Where Connect’s data gets it wrong
The quality of the data used determines how well a pattern match is used by HMRC’s Connect system to flag an individual. When the reality is administrative chaos, incomplete records, misclassified transactions, timing differences between income receipt and declaration, and erroneous data from third parties can all contribute to a narrative of avoidance.
Defence analysts will rebuild the transaction timeline using the source materials and contrast it with what Connect assembled. The distinctions between the two versions serve as the foundation for the defensive argument. The prosecution contends that the pattern reveals hidden income, while the defence contends that the pattern was the result of a timing error between tax years or a data entry error at the bank.
Risk modelling in defence work
Risk modelling has become part of the defence toolkit as well. Compliance officers and defence teams increasingly use methods like Monte Carlo simulation to assess exposure across multiple possible scenarios, running thousands of iterations to estimate the probability distribution of outcomes rather than relying on single-point estimates.
For a company facing a potential investigation the question isn’t just “are we liable” but “across all the variables we can model, what’s the range of financial exposure and which scenarios are most likely.” That probabilistic approach to risk is reshaping how organisations decide whether to self-report, how much to provision for potential penalties and how aggressively to contest HMRC’s interpretation of the data.
Algorithm-driven enforcement and legal safeguards
There’s an uncomfortable question sitting underneath all of this and it hasn’t been answered properly by any government or regulator.
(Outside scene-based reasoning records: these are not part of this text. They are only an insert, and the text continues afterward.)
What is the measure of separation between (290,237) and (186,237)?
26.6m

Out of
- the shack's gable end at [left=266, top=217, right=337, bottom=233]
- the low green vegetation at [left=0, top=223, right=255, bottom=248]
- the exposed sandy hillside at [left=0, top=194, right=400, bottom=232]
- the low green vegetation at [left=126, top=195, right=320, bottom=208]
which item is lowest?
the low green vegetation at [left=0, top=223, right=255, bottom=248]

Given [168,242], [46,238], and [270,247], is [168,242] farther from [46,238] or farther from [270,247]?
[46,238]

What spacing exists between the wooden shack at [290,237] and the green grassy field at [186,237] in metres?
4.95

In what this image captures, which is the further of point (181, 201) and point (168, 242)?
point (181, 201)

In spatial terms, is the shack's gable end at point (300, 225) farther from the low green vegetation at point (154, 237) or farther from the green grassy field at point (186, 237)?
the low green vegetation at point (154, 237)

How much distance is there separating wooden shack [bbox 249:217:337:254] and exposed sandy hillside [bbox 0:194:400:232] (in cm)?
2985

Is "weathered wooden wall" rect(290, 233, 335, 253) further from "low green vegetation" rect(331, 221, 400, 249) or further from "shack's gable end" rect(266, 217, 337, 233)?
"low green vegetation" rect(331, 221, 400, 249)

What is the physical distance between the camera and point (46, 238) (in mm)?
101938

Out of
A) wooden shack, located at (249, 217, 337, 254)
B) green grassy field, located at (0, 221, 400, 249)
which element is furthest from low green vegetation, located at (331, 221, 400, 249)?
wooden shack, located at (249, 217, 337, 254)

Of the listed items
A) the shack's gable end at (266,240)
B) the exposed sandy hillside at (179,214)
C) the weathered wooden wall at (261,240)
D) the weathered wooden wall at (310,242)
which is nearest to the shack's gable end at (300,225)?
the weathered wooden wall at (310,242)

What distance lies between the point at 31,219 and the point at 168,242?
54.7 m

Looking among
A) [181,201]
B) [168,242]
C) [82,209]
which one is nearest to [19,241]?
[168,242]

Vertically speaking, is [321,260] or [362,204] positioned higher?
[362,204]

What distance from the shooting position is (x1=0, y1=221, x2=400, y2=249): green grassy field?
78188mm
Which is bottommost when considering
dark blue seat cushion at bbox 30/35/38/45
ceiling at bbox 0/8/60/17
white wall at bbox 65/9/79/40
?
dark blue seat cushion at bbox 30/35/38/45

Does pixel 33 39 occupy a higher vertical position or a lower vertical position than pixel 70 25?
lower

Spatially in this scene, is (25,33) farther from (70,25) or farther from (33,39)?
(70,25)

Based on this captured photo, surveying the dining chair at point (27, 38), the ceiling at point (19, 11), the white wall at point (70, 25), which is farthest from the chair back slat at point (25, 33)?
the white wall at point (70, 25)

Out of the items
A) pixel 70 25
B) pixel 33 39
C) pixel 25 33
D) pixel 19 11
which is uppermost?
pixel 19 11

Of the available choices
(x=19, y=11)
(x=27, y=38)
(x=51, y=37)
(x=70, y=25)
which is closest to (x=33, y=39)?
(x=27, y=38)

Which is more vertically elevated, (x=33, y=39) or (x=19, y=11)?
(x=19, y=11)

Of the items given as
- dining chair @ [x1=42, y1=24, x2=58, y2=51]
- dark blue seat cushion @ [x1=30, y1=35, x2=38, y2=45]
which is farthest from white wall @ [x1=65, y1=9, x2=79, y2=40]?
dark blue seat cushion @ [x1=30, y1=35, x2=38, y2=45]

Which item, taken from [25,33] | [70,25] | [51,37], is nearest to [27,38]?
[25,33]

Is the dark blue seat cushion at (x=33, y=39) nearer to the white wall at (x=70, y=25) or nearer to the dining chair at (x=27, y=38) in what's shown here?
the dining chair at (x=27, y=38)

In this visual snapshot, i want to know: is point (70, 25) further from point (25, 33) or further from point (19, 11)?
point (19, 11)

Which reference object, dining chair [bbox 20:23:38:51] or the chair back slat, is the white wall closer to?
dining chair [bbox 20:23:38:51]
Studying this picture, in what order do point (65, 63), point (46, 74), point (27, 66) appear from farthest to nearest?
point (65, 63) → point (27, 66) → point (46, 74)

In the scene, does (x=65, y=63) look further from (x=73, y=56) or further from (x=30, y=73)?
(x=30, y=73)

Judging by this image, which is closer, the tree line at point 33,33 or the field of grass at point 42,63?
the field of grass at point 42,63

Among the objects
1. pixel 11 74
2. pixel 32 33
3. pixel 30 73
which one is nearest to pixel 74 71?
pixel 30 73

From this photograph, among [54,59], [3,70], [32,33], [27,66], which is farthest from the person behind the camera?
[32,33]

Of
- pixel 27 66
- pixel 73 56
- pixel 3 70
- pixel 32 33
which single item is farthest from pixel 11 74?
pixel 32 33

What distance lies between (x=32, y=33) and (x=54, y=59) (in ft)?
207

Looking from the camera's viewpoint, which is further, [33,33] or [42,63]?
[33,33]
When a system analyses fifty-five billion data points and uses predictive modelling to decide which taxpayers deserve investigation, what happens to the presumption of innocence? You haven’t been accused of anything. No human has reviewed your affairs. An algorithm assigned you a risk score based on statistical patterns and now you’re explaining your finances to an HMRC officer who arrived with a conclusion already half-formed by the data.
The EU AI Act and post-Brexit position
AI systems employed in tax administration and law enforcement are categorised as “high risk” under the EU’s AI Act, which went into effect in August 2024 and calls for frequent audits, human oversight, and transparency requirements. The approach doesn’t immediately apply in Britain after Brexit, but it establishes a benchmark that courts and regulators will increasingly use when decisions about the fairness of algorithm-driven enforcement are contested.
According to HMRC, all final decisions are made by human investigators, and Connect produces leads rather than conclusions. Technically, that is accurate. However, the practical impact on the course of investigations is substantial when the system has already created a financial portrait that appears incriminating before any human is involved. The defence community has begun to challenge this, contending that the same rules that mandate the sharing of prosecution evidence should also apply to the disclosure of algorithm-generated risk rankings to the taxpayer.
As the systems get more robust and the income expectations become more aggressive, that discussion will become more heated. It’s remarkable that 4.6 billion was recovered in a single year. The new goal is seven billion. The investigations will continue to get more focused, and the algorithms will continue to be fed. It is actually unclear if the precautions keep up with the capabilities.